Les médias l’ont annoncé : nous étions plus de 2,5 millions de personnes dans le Mall (la grande esplanade en face du Capitole ou se situe l’obélisque). Beaucoup sont arrivés la veille de l’investiture d’Obama. Au petit matin du mardi 20 janvier, bien équipés ou pas, les gens supportent les mêmes températures ! Cela joue beaucoup pour moi, originaire de Malaga. Nous sommes sur place à 4 h 30 du matin, le Mall n’ouvre pas avant 7 h, et la queue est déjà si longue que nous nous contentons d’un emplacement devant le second écran, à côté du Lincoln Memorial, où s’élève la grande statue du président. Une chose est vraiment réussie : l’accueil des milliers de bénévoles placés tout le long de l’esplanade. Ils nous saluent et distribuent des petits drapeaux des Etats-Unis : « Bienvenue ! Tope là ! »
Des huées pour Bush
Les membres du comité arrivent ensuite à partir de 10 h, devant une mer de drapeaux et des « woo ! » de bienvenue chacun leur tour. Quand Bush apparait, les drapeaux ne bougent plus. Certaines personnes le huent et d’autres lancent : « Mesdames et messieurs : le pire président des Etats-Unis ». Les gens dansent et disent au revoir au président sortant. Peu après, Obama arrive. Et on le remarque ! Les gens sautent et agitent le drapeau adoré en criant son nom. Cela ressemble à un évènement sportif, et c’est d’autant plus étrange que toutes ces ovations sont à l’intention d’un leader politique. La folie s'arrête seulement quelques secondes quand Aretha Franklin monte sur le podium pour chanter l’hymne national.

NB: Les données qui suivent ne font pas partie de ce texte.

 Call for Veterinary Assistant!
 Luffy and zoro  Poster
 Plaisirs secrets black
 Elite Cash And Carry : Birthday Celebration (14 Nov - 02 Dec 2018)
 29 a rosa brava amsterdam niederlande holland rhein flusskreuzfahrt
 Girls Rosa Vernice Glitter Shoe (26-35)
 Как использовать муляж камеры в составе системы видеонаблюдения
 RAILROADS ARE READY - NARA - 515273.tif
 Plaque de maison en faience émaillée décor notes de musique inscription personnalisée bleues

Silence d'outre-tombe pendant le serment et le discours. On peut seulement entendre quelques « Yeah, man », comme si les mots du nouveau président établissent un accord entre le président, l’audience, et les responsabilités que le pays doit entreprendre. Certains pleurent, d’autres sourient, mais tous partagent la même espérance. Obama parle posément, avec clarté : le peuple américain doit de nouveau montrer au monde que les Etats-Unis est une terre d’hommes libres et d’opportunités. J’ai les larmes aux yeux mais je ne sais pas si c’est cette scène digne d’une superproduction à l’américaine qui m’émeut, ou bien si en tant que résidente de ce pays, je suis fière d’avoir cet homme comme leader.

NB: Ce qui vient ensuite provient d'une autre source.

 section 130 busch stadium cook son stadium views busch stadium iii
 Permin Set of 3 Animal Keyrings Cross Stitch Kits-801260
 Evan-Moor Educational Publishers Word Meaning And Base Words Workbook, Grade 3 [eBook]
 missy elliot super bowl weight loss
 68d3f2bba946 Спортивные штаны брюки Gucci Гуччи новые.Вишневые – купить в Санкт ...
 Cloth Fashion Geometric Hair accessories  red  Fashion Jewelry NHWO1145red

« Obama est trop bien pour être vrai »
Si les Américains nous font rêver, c’est surtout au travers de leurs films. Mais les remakes sont parfois des gros ratages. Une étude explique d’ailleurs que les films hollywoodiens sont frustrants car ils créent des scénarios que le public ne retrouve pas dans la vie réelle. Le problème avec Obama, et ce depuis qu’il a commencé sa carrière en Illinois, c’est qu’on le compare avec Lincoln qui a aboli l’esclavage et surmonté la guerre civile. Et voilà qu’aujourd’hui, on se prend à rêver à une histoire encore meilleure.

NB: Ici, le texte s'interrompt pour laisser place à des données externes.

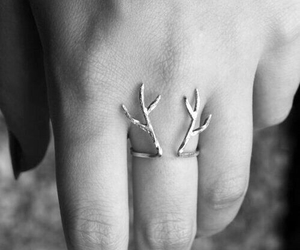 blackandwhite, ring, and cute image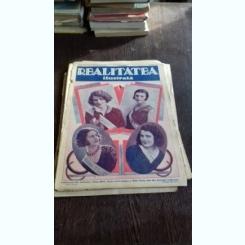 REVISTA REALITATEA ILUSTRATA NR.156/1930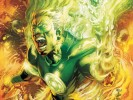 IMAGE: Green Lantern Gay Kiss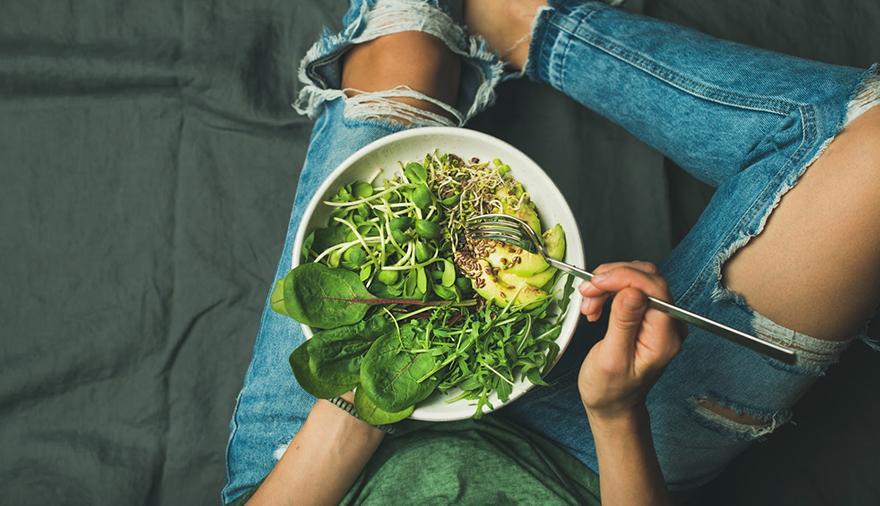The Palto eating_veggies_1400x.progressive.jpg
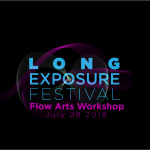 Flow Arts Workshop with the Long Exposure Festival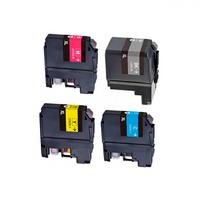 Картриджи для Brother DCP-J100, DCP-J105, DCP-J200 и др. (Комплект из 4 шт) LC-529XL / LC-525XL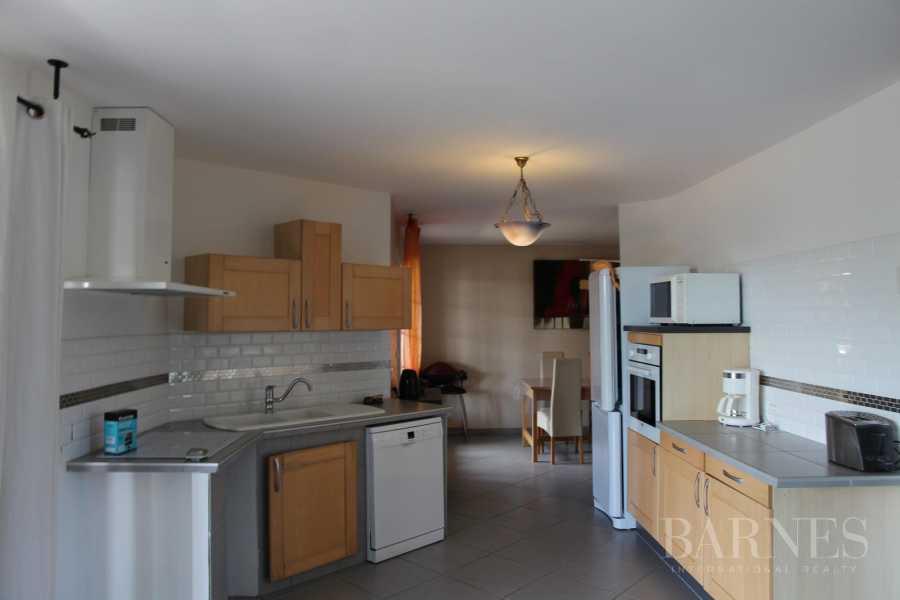 Bonifacio  - Appartement villa 18 Pièces 12 Chambres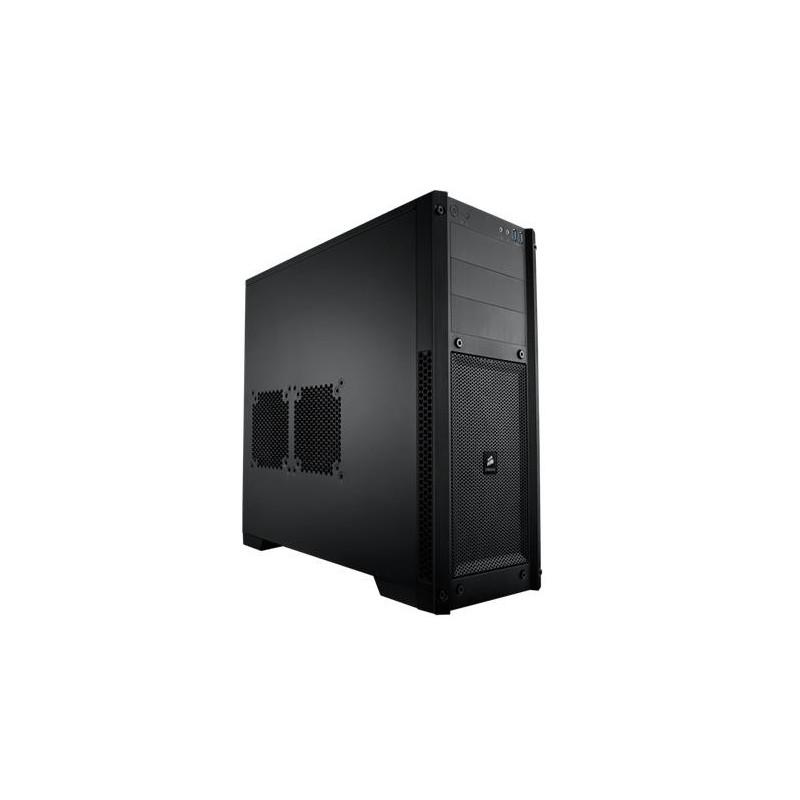 Corsair PC skrinka Carbide Series™ 300R, 2 chladiče, ATX, bez zdroja, Mid Tower CC-9011014-WW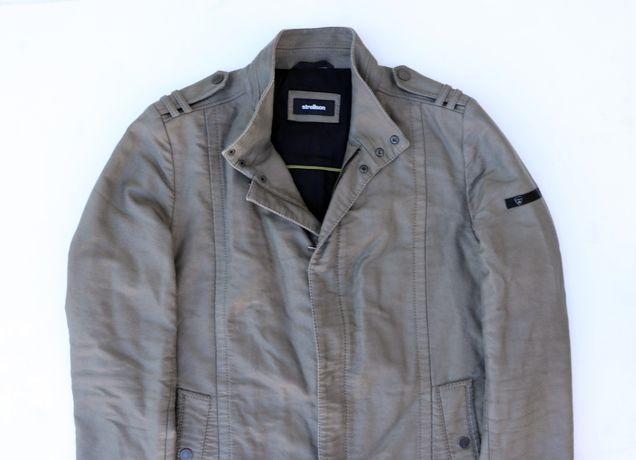 Płaszcz męski szwajcarskiej firmy Strellson. Rozmiar XXL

Mais beaucoup d’Américains pensent aussi qu’un tel scénario n’aura pas forcément d’« happy ends » : « Obama est trop bien pour être vrai ». Comme si, tombé du ciel, il débarquait tel un sauveur biblique en terre puritaine. Les Américains croient qu’aujourd’hui tout va être meilleur car Obama est à la Maison blanche. Mais les choses ne changent pas d’un jour à l’autre, et une seule personne ne peut pas les changer. Relever le pays est le travail de tous les Américains. Obama a bien précisé ce point. Parce que faire un remake, c’est aussi reconstruire. Et Obama a déjà commencé par le plus dur, renforcer les fondations de toute une nation, faire croire que c’est possible. Pour que la maison ne s’enfonce pas à nouveau.